→ **The request**: Copy the entire post below about banning laptops in the classroom word for word, from its first line through its last.

→ **Document**:

┌──

I have also contemplated banning laptops in the classroom, for two main reasons. First, my experience leads me to believe that students who are transcribing classroom discussions are less engaged than students who are listening to the discussion and jotting down notes by hand. As a practical matter, it is very difficult to type everything a professor says while simultaneously processing what the professor is saying. Second, I am concerned that students who are surfing the ‘net or using their computers for purposes unrelated to the class are distracting those around them. When I have been asked to evaluate the teaching of my junior colleagues, I sit in the back of the classroom, and I find students who are overtly surfing the ‘net to be horribly distracting, with the flashing pages and such.

In addition, it is not a bad idea for students to maintain some proficiency with taking notes by hand. The reality is that lawyers in practice tend not to use laptops when taking notes at meetings with clients or deal conferences or depositions. My own recent experience as an expert witness confirms this. If we are brainstorming or preparing for testimony or some such, we all work with yellow pads. When I meet with clients, I sit face to face with them and take notes on paper, as opposed to opening my laptop, putting it between us, and tapping away with minimal eye contact.

That said, I have not yet gone so far as to ban laptops in class because I am concerned that there might be legitimate overriding reasons for using computers of which I am not aware. (Professor Yamamoto’s article works through some of the objections to banning laptops, which makes his article particularly good, but I imagine there might be more than he presents.)

It is ironic that we have come so far in this age of technology, yet sometimes the technology itself has downsides that outweigh the upsides. Perhaps other faculty members who have successfully banned laptops in the classroom will post their comments on this thread.


 August 14, 2009 at 4:58 pm   Posted in: Uncategorized   Print This Post Print This Post

Responses (17)

└──

→ **Excerpted data**:

┌──

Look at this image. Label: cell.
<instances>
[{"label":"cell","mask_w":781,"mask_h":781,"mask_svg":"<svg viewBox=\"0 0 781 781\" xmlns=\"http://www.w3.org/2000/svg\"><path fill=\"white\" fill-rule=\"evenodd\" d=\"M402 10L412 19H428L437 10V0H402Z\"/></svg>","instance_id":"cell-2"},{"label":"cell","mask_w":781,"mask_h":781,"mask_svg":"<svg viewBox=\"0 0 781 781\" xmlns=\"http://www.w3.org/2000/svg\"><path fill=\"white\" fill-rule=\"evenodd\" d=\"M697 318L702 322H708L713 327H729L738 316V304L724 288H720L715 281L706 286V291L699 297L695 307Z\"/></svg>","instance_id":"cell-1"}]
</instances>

└──
┌──

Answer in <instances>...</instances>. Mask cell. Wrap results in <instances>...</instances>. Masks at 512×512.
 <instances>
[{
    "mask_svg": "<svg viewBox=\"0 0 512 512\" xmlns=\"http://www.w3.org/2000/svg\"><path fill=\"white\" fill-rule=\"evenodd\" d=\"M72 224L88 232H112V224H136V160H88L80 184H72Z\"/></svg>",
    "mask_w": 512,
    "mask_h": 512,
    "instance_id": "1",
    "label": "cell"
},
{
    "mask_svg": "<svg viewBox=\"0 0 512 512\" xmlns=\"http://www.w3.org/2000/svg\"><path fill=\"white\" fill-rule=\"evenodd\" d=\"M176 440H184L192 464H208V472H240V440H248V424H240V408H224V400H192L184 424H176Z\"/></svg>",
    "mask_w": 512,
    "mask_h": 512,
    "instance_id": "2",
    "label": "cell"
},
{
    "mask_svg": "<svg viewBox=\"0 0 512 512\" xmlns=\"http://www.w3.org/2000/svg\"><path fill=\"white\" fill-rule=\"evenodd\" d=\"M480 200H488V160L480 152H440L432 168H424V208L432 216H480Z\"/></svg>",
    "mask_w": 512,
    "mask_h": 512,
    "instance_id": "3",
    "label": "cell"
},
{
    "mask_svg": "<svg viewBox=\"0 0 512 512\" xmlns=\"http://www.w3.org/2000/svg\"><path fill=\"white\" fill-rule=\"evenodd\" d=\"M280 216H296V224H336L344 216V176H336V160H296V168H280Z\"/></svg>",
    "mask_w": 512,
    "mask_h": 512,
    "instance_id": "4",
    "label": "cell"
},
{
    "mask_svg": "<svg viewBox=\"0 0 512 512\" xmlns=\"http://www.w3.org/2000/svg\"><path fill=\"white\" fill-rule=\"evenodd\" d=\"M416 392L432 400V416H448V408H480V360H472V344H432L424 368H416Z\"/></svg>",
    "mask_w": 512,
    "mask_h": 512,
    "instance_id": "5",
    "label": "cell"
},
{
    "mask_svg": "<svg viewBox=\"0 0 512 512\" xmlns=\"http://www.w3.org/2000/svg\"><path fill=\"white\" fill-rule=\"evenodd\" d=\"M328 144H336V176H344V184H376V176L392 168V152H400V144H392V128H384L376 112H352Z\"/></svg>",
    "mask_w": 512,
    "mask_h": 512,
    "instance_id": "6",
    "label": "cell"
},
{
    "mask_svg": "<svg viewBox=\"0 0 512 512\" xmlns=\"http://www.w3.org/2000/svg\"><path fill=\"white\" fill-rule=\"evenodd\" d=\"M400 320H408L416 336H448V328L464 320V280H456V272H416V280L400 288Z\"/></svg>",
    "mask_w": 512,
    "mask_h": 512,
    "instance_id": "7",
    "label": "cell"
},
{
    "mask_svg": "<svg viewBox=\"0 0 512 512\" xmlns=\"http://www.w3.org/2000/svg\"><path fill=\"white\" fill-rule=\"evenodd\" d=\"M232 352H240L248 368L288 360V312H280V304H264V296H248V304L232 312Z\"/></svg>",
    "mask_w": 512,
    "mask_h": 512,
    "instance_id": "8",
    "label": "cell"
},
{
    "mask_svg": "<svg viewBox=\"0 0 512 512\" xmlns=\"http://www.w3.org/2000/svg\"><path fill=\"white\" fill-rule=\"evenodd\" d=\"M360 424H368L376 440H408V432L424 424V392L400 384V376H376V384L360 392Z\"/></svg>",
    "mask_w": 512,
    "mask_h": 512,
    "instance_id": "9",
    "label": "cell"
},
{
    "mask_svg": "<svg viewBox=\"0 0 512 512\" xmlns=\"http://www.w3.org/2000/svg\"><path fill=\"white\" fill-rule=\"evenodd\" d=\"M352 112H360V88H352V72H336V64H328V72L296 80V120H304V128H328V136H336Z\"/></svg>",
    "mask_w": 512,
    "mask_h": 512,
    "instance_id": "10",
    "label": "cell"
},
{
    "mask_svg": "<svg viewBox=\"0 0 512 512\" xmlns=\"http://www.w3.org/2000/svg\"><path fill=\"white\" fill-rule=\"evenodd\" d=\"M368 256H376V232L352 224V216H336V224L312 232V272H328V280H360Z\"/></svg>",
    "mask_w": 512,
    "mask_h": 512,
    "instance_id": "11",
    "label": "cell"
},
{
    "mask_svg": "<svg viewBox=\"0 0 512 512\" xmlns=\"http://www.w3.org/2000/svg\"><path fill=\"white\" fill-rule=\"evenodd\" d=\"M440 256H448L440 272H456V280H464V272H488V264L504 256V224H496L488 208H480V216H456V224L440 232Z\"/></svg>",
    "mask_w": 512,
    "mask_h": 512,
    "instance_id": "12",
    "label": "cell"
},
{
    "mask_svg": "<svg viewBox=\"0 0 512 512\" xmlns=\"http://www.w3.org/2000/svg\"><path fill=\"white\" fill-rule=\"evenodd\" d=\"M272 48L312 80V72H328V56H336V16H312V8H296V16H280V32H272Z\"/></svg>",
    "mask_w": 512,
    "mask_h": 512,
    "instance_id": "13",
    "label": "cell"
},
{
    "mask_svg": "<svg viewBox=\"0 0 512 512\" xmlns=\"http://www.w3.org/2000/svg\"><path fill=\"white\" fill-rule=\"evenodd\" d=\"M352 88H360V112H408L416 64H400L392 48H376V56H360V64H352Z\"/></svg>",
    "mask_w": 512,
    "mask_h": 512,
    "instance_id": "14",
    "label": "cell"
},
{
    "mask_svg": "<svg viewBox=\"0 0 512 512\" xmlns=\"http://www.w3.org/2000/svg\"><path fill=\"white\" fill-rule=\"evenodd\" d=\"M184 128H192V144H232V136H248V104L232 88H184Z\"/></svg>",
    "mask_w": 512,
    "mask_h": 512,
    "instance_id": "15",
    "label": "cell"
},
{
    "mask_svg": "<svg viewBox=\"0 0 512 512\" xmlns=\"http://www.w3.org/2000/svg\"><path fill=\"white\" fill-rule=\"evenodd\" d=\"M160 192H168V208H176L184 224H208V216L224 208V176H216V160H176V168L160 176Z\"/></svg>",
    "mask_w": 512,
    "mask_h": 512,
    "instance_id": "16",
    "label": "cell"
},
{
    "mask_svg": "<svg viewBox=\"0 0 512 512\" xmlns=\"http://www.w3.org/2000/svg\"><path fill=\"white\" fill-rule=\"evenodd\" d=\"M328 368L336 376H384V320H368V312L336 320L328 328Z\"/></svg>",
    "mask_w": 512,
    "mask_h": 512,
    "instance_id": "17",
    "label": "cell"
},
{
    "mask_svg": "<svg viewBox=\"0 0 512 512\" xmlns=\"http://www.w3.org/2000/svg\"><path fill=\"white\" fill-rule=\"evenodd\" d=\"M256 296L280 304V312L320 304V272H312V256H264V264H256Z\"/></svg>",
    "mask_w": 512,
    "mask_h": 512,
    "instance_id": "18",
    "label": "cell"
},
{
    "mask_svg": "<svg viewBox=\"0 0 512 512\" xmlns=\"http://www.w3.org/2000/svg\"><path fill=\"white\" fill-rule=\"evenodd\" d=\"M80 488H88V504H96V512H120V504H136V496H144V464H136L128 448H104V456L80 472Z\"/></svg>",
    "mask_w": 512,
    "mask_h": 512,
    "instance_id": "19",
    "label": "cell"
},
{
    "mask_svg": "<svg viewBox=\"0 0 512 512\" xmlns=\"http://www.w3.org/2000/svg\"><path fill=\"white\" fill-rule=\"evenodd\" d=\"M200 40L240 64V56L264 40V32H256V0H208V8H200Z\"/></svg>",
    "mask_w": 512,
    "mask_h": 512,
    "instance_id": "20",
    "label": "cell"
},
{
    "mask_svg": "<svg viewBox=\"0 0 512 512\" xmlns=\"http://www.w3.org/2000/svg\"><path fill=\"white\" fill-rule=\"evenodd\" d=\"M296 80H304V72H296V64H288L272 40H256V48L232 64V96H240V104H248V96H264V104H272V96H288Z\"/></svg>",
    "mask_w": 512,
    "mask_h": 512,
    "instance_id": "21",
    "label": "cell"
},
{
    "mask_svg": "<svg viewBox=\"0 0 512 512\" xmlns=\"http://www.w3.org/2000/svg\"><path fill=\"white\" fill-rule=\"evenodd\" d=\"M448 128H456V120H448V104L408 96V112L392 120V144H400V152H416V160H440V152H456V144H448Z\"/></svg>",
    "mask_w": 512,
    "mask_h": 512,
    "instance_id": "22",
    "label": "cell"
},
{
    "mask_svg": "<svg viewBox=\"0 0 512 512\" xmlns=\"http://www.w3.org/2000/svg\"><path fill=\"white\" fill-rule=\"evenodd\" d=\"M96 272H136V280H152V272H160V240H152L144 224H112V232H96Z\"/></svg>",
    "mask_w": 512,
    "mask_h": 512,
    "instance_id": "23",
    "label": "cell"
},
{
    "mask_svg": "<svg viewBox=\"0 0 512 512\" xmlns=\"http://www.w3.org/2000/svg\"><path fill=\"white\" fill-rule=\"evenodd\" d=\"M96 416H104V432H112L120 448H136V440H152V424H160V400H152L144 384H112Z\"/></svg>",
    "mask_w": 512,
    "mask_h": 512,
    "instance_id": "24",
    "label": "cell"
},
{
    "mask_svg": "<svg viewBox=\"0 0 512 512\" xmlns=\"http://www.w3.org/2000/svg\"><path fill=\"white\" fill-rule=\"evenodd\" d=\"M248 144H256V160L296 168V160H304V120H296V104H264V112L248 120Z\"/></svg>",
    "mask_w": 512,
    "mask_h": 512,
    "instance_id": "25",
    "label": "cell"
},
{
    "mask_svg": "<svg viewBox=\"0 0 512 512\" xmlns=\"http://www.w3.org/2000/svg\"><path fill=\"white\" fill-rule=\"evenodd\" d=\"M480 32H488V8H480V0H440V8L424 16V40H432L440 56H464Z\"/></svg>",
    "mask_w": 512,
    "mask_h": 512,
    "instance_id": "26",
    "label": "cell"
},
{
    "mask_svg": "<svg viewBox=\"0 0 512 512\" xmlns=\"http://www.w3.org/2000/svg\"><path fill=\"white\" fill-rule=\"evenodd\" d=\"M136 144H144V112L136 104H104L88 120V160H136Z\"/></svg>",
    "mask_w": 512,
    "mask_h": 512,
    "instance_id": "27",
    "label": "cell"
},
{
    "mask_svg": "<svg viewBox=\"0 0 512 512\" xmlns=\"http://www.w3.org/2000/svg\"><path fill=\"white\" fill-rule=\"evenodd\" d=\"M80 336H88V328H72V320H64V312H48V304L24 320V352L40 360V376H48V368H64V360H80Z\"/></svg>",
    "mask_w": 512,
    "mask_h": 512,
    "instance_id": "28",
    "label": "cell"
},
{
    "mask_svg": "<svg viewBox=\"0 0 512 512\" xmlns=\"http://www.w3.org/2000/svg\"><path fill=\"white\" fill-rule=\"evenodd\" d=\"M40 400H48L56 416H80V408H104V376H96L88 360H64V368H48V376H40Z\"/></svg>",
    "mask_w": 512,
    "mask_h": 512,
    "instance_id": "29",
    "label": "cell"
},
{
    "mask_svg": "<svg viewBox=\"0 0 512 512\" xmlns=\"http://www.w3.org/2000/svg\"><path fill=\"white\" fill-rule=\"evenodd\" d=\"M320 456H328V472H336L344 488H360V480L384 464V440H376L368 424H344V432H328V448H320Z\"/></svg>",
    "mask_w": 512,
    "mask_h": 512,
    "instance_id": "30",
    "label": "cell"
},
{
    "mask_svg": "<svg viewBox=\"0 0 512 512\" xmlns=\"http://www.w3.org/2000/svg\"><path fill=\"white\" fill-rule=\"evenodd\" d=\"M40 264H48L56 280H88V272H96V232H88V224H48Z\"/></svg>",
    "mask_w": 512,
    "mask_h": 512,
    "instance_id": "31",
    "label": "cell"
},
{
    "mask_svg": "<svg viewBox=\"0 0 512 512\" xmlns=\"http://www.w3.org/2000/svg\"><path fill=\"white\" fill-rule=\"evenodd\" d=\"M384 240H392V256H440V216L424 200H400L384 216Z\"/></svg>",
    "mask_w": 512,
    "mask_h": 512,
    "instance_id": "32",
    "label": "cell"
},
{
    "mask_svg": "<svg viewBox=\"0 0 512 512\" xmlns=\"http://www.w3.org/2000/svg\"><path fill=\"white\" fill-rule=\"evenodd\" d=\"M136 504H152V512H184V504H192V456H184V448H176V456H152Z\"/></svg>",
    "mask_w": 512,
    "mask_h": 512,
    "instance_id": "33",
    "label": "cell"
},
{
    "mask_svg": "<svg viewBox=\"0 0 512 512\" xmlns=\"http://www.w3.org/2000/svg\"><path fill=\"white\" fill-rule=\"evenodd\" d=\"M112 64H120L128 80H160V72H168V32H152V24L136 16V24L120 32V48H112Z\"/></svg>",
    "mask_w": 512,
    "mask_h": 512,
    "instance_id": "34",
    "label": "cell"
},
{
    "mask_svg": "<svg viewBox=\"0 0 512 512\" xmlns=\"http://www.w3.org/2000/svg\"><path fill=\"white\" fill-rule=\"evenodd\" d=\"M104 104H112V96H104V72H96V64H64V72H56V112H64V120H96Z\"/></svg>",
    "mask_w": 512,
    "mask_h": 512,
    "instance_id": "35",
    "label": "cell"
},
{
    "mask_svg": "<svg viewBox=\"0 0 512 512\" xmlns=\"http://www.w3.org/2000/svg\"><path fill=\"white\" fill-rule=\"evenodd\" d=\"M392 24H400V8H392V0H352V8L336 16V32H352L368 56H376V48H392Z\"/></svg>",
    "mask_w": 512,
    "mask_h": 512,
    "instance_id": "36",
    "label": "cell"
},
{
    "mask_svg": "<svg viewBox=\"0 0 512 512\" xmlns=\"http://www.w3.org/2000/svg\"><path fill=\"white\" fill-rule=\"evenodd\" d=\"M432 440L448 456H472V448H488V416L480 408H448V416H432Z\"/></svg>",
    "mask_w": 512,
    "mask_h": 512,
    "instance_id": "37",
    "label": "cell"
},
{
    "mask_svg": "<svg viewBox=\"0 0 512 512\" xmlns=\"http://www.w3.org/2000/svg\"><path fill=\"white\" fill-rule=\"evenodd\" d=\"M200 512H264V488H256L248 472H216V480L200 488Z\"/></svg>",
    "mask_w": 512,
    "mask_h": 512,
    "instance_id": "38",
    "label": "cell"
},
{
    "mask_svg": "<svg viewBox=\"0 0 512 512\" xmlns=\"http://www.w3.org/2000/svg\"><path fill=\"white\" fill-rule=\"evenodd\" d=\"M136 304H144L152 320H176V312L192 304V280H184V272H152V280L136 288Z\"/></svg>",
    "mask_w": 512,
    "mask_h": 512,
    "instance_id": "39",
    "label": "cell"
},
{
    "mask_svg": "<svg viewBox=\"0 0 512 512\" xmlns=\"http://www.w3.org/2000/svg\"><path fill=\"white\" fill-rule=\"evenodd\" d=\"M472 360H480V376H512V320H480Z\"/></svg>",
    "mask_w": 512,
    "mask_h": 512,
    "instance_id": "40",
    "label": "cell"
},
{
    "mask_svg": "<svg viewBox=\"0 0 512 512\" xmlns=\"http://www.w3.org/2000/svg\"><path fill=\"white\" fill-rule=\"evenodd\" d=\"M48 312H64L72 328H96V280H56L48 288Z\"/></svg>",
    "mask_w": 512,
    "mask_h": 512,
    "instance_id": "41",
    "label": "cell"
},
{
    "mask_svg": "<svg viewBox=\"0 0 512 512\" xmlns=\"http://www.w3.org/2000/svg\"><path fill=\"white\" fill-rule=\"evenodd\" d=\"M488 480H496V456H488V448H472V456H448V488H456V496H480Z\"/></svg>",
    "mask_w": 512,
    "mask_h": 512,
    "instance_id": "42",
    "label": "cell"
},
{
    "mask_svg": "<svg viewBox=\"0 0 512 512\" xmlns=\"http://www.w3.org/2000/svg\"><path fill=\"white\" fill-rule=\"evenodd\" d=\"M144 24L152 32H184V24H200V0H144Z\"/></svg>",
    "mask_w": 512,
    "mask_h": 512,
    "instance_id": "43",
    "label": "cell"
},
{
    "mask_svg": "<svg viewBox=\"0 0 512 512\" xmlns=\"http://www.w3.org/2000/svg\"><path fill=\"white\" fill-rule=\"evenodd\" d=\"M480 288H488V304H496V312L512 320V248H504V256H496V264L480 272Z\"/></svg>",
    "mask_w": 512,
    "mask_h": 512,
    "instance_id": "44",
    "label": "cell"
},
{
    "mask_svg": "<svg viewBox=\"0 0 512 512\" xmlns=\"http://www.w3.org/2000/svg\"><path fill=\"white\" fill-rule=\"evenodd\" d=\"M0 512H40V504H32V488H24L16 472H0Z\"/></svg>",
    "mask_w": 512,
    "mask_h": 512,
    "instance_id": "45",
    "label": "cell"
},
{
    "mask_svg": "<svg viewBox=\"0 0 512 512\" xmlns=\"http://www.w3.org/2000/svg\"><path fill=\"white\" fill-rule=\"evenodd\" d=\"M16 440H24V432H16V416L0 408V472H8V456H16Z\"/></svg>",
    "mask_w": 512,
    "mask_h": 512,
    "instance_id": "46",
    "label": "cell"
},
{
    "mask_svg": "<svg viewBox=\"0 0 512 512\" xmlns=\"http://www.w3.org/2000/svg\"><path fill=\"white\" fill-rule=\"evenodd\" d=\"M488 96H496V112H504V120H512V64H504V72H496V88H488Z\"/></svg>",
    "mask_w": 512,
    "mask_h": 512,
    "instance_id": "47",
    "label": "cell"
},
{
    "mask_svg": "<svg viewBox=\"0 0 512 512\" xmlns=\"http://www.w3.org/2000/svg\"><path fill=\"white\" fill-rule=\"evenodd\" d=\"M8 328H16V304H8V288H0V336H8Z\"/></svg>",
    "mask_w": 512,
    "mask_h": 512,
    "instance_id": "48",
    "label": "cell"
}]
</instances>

└──
┌──

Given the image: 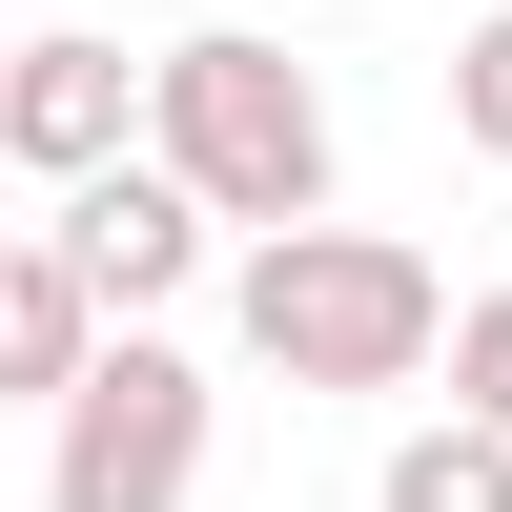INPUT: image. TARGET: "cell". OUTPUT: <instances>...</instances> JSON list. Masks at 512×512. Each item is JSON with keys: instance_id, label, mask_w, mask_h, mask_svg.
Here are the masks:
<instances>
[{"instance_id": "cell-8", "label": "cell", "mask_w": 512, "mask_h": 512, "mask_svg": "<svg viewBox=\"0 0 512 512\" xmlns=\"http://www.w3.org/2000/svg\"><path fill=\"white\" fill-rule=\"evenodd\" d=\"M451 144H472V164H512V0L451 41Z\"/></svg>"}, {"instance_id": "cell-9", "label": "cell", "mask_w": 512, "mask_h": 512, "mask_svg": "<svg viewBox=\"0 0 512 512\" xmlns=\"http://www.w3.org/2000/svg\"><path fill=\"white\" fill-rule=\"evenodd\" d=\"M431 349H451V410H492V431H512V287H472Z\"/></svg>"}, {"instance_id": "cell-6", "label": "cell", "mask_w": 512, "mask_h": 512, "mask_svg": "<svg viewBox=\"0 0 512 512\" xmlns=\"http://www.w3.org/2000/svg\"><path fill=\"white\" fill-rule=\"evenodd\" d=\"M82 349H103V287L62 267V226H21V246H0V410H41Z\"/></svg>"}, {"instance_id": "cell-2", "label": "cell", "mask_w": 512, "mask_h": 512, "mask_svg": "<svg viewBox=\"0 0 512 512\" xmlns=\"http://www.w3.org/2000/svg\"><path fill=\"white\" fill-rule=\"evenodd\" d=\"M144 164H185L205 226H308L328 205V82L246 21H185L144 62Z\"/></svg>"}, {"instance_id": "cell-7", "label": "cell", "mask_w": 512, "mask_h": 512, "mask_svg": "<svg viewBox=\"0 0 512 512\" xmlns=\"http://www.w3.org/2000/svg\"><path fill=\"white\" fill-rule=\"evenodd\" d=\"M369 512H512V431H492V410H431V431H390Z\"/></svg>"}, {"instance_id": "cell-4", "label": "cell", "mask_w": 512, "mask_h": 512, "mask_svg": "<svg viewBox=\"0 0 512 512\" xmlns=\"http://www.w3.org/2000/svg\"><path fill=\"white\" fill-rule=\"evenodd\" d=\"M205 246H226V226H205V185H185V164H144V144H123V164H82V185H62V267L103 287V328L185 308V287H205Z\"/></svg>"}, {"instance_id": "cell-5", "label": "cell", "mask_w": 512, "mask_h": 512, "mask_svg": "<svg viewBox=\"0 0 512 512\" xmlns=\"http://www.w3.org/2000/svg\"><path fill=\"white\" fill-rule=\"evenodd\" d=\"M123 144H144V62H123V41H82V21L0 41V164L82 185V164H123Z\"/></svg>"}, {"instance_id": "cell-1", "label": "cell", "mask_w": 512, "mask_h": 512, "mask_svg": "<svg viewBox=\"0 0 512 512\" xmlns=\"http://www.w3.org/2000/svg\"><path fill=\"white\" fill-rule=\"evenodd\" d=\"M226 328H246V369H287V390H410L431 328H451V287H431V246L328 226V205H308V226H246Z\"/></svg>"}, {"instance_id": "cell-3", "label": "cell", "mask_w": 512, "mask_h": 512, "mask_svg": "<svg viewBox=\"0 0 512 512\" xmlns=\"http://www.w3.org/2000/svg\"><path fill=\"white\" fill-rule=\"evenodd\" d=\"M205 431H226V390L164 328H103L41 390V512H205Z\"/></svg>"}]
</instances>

└──

→ **Solution for this task**:
I have also contemplated banning laptops in the classroom, for two main reasons. First, my experience leads me to believe that students who are transcribing classroom discussions are less engaged than students who are listening to the discussion and jotting down notes by hand. As a practical matter, it is very difficult to type everything a professor says while simultaneously processing what the professor is saying. Second, I am concerned that students who are surfing the ‘net or using their computers for purposes unrelated to the class are distracting those around them. When I have been asked to evaluate the teaching of my junior colleagues, I sit in the back of the classroom, and I find students who are overtly surfing the ‘net to be horribly distracting, with the flashing pages and such.

In addition, it is not a bad idea for students to maintain some proficiency with taking notes by hand. The reality is that lawyers in practice tend not to use laptops when taking notes at meetings with clients or deal conferences or depositions. My own recent experience as an expert witness confirms this. If we are brainstorming or preparing for testimony or some such, we all work with yellow pads. When I meet with clients, I sit face to face with them and take notes on paper, as opposed to opening my laptop, putting it between us, and tapping away with minimal eye contact.

That said, I have not yet gone so far as to ban laptops in class because I am concerned that there might be legitimate overriding reasons for using computers of which I am not aware. (Professor Yamamoto’s article works through some of the objections to banning laptops, which makes his article particularly good, but I imagine there might be more than he presents.)

It is ironic that we have come so far in this age of technology, yet sometimes the technology itself has downsides that outweigh the upsides. Perhaps other faculty members who have successfully banned laptops in the classroom will post their comments on this thread.


 August 14, 2009 at 4:58 pm   Posted in: Uncategorized   Print This Post Print This Post

Responses (17)